TRY IT — All of the listing should be output exactly, apart from the pictures.
(MATERIAL PROVIDED begins)
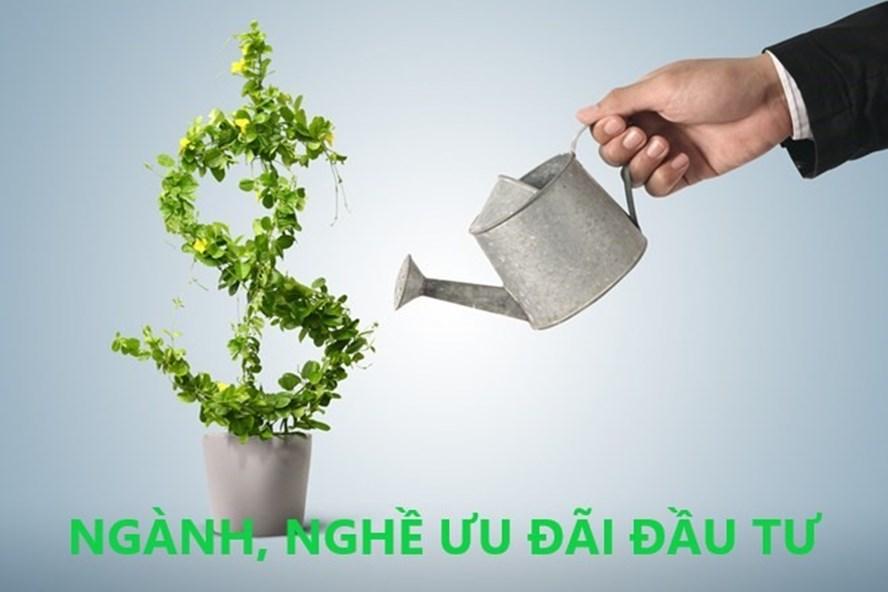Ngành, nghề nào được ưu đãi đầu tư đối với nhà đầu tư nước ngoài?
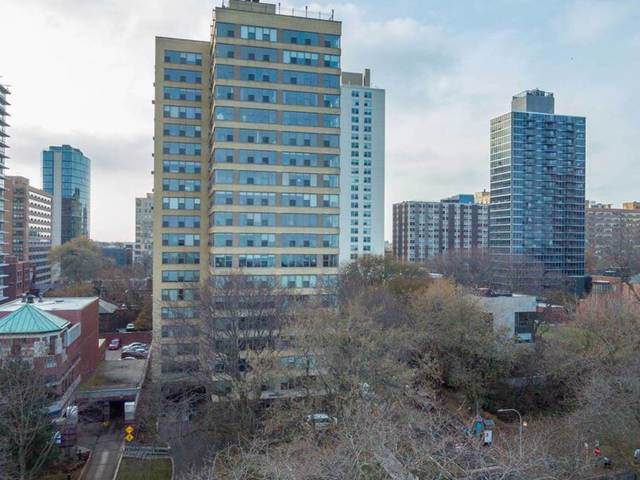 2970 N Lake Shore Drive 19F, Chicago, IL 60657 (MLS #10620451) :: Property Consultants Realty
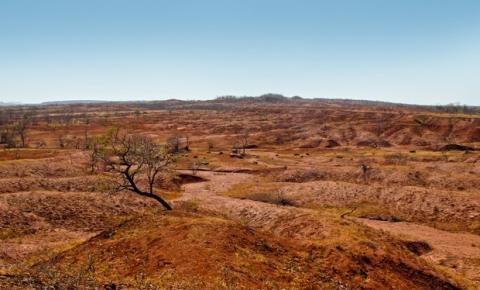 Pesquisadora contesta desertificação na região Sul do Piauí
(MATERIAL PROVIDED ends)
SOLVED PROBLEM —
Ngành, nghề nào được ưu đãi đầu tư đối với nhà đầu tư nước ngoài?
 2970 N Lake Shore Drive 19F, Chicago, IL 60657 (MLS #10620451) :: Property Consultants Realty
 Pesquisadora contesta desertificação na região Sul do Piauí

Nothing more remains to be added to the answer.